Further, Rush's 5G network will straddle the line between a public and a private network. Marut explained that the hospital's deployment will allocate a portion of the network for patients and visitors, but will retain another portion exclusively for the use of Rush's physicians and staff. That design is noteworthy considering wireless players across the spectrum are increasingly looking at the opportunities around private enterprise wireless networks.
A final question for Marut is one that everyday consumers will be increasingly asking in 2019: What about 5G devices? "That's one of the challenges we have right now. We're waiting with bated breath," he said.
However, Marut said that Rush is "a huge Apple shop," as many of the hospital's physicians and staff use iPhones and iPads. That could create problems, Marut acknowledged, considering Apple is widely expected to skip 5G this year and instead release its first 5G phone in the fall of 2020. In the meantime, Marut said, Rush plans to get Android 5G devices up and running shortly.
The 5G enterprise opportunity
Rush's interest in 5G is particularly important because a wide variety of top players in the wireless industry have pointed to the enterprise opportunity in 5G as perhaps more important than the consumer opportunity. (See The 5G Enterprise Conversation.)
That's a noteworthy position, considering 4G LTE rose to prominence on the back of consumers' widespread embrace of smartphones like the iPhone. Such phones, coupled with speedy wireless networks, created opportunities like ride-sharing through services like Uber and mobile payments through services like Apple Pay. Such developments raise the obvious question: What will 5G be used for?
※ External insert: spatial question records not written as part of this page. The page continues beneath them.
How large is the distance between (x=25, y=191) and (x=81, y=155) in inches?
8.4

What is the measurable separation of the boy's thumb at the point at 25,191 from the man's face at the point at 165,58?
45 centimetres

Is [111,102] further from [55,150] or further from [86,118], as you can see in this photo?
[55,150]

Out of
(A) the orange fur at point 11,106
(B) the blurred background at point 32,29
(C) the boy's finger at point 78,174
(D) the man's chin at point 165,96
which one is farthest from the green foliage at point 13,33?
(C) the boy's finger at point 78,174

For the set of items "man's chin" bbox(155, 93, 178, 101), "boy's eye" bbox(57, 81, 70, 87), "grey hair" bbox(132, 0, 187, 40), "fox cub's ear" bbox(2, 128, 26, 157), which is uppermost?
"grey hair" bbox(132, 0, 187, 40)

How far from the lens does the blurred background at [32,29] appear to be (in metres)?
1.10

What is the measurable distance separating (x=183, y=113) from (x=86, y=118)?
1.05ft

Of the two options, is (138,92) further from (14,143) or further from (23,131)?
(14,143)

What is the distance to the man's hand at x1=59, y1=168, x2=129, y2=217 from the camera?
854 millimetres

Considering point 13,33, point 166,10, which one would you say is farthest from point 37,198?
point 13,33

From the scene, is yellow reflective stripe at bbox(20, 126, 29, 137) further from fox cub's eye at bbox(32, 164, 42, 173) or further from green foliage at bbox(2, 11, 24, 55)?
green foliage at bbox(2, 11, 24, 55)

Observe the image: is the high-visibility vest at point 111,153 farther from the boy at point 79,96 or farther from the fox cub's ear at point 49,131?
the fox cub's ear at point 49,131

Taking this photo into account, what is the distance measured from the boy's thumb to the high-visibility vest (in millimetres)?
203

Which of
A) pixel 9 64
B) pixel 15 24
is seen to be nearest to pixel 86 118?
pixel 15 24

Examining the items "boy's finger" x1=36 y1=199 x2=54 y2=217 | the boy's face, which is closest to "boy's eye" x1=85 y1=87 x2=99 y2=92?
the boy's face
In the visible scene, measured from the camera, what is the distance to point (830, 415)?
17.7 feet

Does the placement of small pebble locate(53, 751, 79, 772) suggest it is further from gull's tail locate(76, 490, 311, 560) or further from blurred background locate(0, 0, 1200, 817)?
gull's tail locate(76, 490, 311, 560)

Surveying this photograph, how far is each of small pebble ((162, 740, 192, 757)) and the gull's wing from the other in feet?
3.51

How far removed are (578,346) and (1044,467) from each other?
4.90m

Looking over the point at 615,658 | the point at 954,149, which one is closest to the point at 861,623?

"The early opportunities are going to be in enterprise," AT&T's John Donovan, head of the company's 5G business, explained at an investor event late last year. "We're seeing a lot of demand from enterprise customers for blurring the line between what has historically been a wide area network, mobile, with a local area network, which has traditionally been wired.”
Verizon executives have made similar statements. For example, last year Verizon's Ronan Dunne counted off seven specific enterprise segments where Verizon plans to target its 5G efforts: retail, healthcare, gaming, stock trading, smart cities, stadium experiences and precision manufacturing.
As those in the industry have explained, each of these sectors might use 5G differently. For example, Disney is testing 5G with Verizon for cloud-based production workflows, live volumetric video and delivery of movies to theaters, while AT&T is testing how 5G could impact manufacturing via an "Innovation Zone" in Austin, Texas, with partner Samsung.
But, as a number of analysts have pointed out, the enterprise sector doesn't move nearly as quickly as the consumer sector. As Rush's Marut said, the hospital is moving forward with services that likely won't be available to patients for years to come, simply based on the complexities of the technologies involved, the regulations around healthcare services, an the massive legacy architecture inherited from decades of analog systems.
Thus, the ultimate question for operators is whether they will be able to reap benefits from 5G quickly enough to satiate investors while ensuring long-term opportunities remain intact.